*** Block opens ***

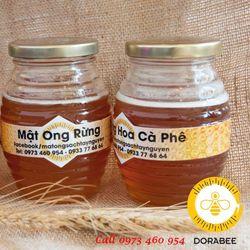 Mật ong Hoa Cà phê khai thác tại Gia Lai
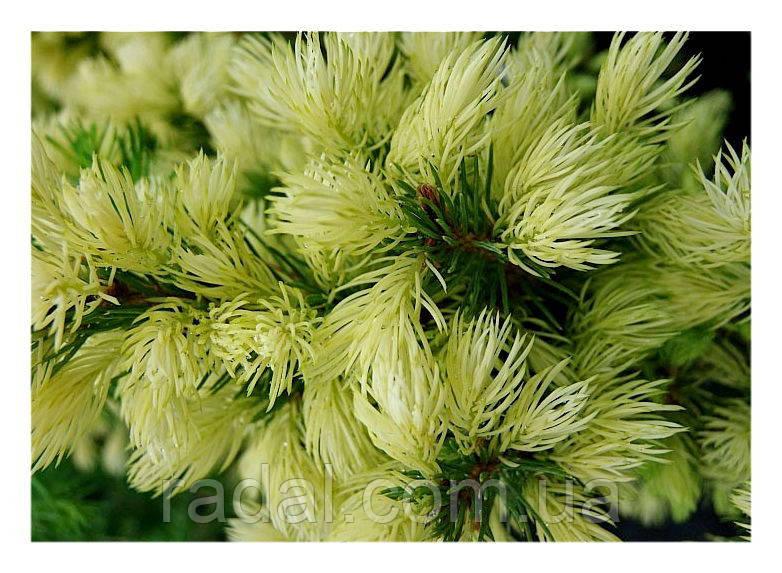 Ель канадская  Дейзи УайтР9 ( Picea glauca Daisy's White )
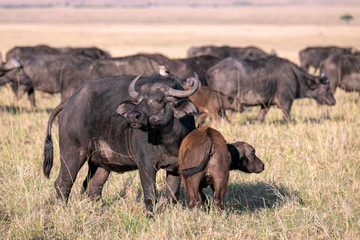 Foto op Plexiglas Buffel Mother cape buffalo with a young calf close by her side, with the rest of the herd showing in the background. Image taken in the Masai Mara, Kenya.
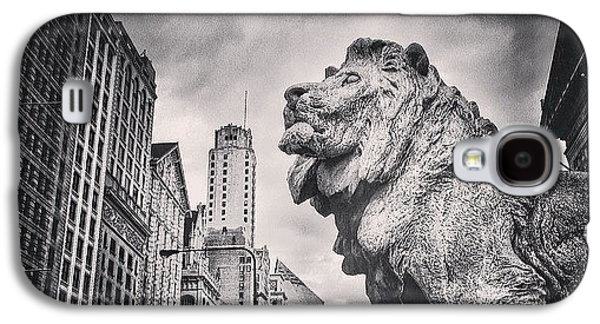 Art Institute Of Chicago Lion Picture Galaxy S4 Case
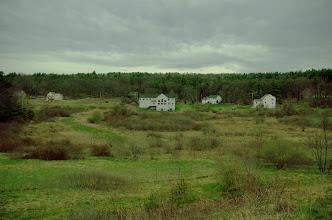 Photo: Meadow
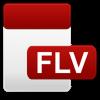 FLV Player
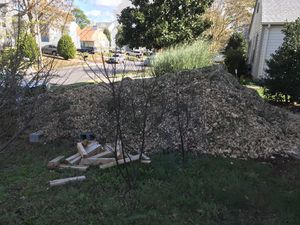 Free wood chip mulch for Sale in Virginia Beach, VA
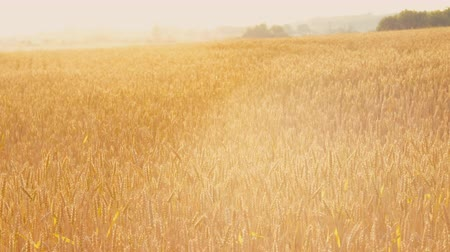 sklízet : Farming industry. Golden rye or wheat in a field. Sliding shot on landscape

*** Block closes ***

WORK TASK — Go through the listing above and retype it exactly, skipping every picture.

COMPLETED TASK —
 Mật ong Hoa Cà phê khai thác tại Gia Lai
 Ель канадская  Дейзи УайтР9 ( Picea glauca Daisy's White )
 Foto op Plexiglas Buffel Mother cape buffalo with a young calf close by her side, with the rest of the herd showing in the background. Image taken in the Masai Mara, Kenya.
 Art Institute Of Chicago Lion Picture Galaxy S4 Case
 Photo: Meadow
 FLV Player
 Free wood chip mulch for Sale in Virginia Beach, VA
 sklízet : Farming industry. Golden rye or wheat in a field. Sliding shot on landscape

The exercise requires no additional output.